Anthony Passeron a grandi dans une famille de l'arrière pays niçois, où les confidences se font à demi-mot. Ses grands-parents, bouchers dans un petit village, étaient les piliers de la famille avant qu'un fossé ne se crée entre eux et les nouvelles générations, comme séparés par un secret honteux. Le jeune homme enquête et découvre une boite à chaussures renfermant des photos de famille où apparait l'ombre de son oncle, Désiré, mort du sida au début des années 80. Quarante ans plus tard, il revient sur ce drame familial pour, écrit-il, faire que quelque chose subsiste de leur histoire et pour rendre honneur à sa famille trop longtemps tue par la honte. Il ajoute à cet émouvant récit de vie des chapitres consacrés à une étude sociologique sur le sida, témoignant de la lutte contre la maladie en France et aux Etats-Unis.

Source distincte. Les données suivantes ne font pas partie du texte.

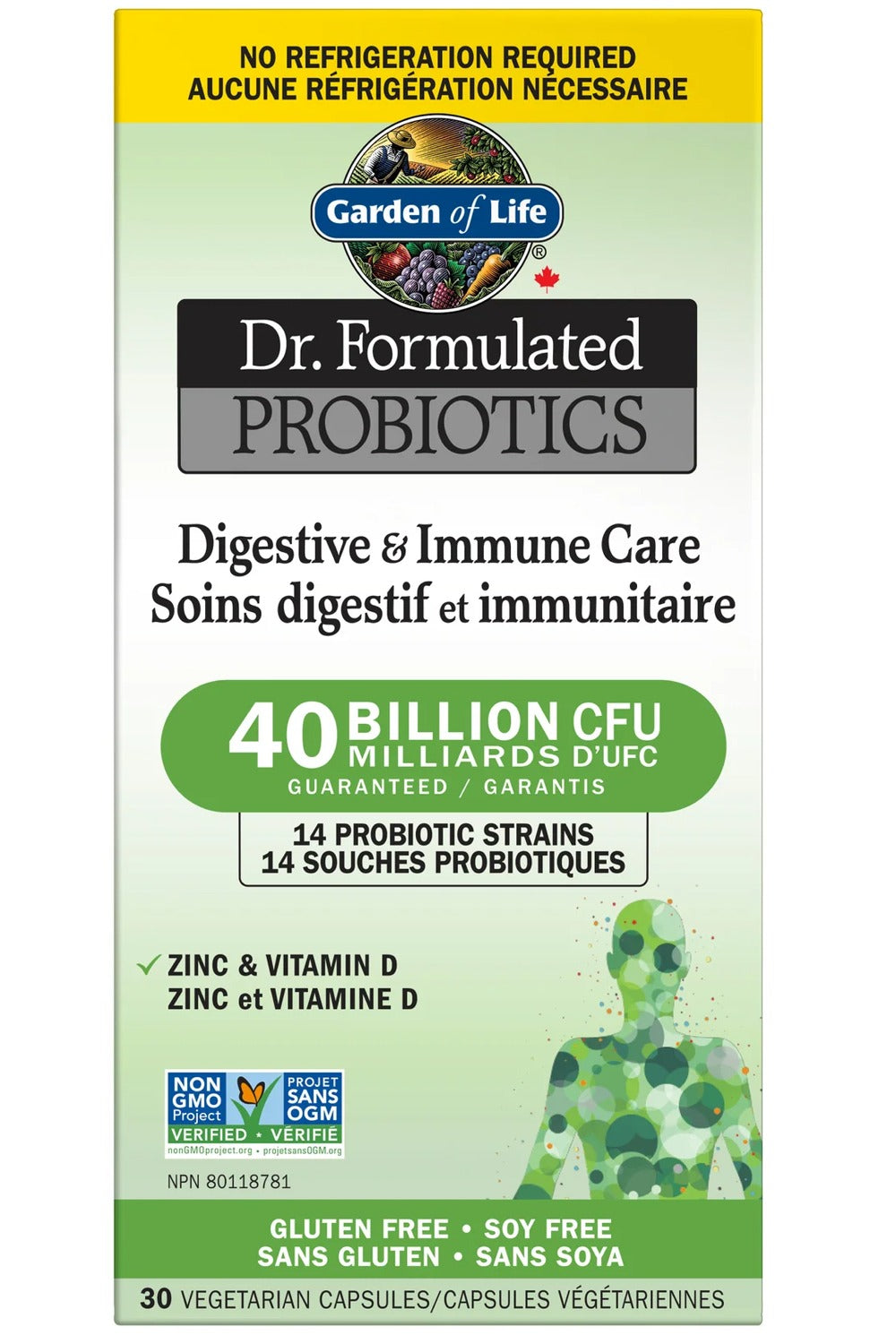 DR FORMULATED Probiotics Digestive & Immune Care with Zinc 40 Billion 30 vcaps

Si l'alternance de chapitres entre ceux consacrés à l'histoire de la famille et ceux relatant l'évolution de la maladie et les recherches qui lui sont consacrées, m'a surpris dans un premier temps, je trouve finalement ce choix pertinent et judicieux. En parallèle se déroule donc le récit de vie des habitants d'un petit village français touché par la maladie (les enfants endormis sont ces jeunes gens que l'on trouve inertes sur les bancs publics après s'être injecté la drogue achetée à Nice), et l'historique de l'épidémie, du point de vue médical. Il apparait clairement que seuls quelques médecins se sont mobilisés dans l'indifférence générale lors de l'apparition des premiers cas en France, les familles et les malades livrés à eux même ont connu une extrême solitude, un questionnement complet face à cette maladie pour laquelle à l'époque il n'y avait aucun espoir. Le déni de la grand-mère Louise est profond, à l'image de celui des autorités sanitaires des pays concernés, le malade du sida est un paria, interdit d'hopital sous Tatcher, et c'est à peine si les soins lui sont prodigués en France. D'un style factuel, d'un ton distant, Anthony Passeron énumère les humiliations, les solitudes, les tentatives de croire à une avancée pour les médecins qui se sont avec dévouement et obstination penchés sur l'épidémie. Ce style froid, parfaitement retranscrit à la lecture audio de Loïc Corbery, parvient avec force à toucher le lecteur, d'une façon si profonde, que personne ne peut rester de marbre face au récit des dommages collatéraux de cette guerre. Le couple que formait Désiré avec son épouse Brigitte, tous deux décédés du sida, a eu une petite fille, la petite cousine dont Anthony raconte le parcours avec émotion. Il n'y a aucun pathos dans cette histoire, aucune volonté de larmoyer, juste des faits d'une cruauté sans nom. C'est un vibrant hommage que rend là l'auteur à sa famille décimée par la maladie et c'est également un rappel des faits d'une guerre sans merci contre un des pires fléaux du 20ème siècle.
Je remercie Audiolib et Netgalley de m'avoir donné la chance d'écouter ce livre.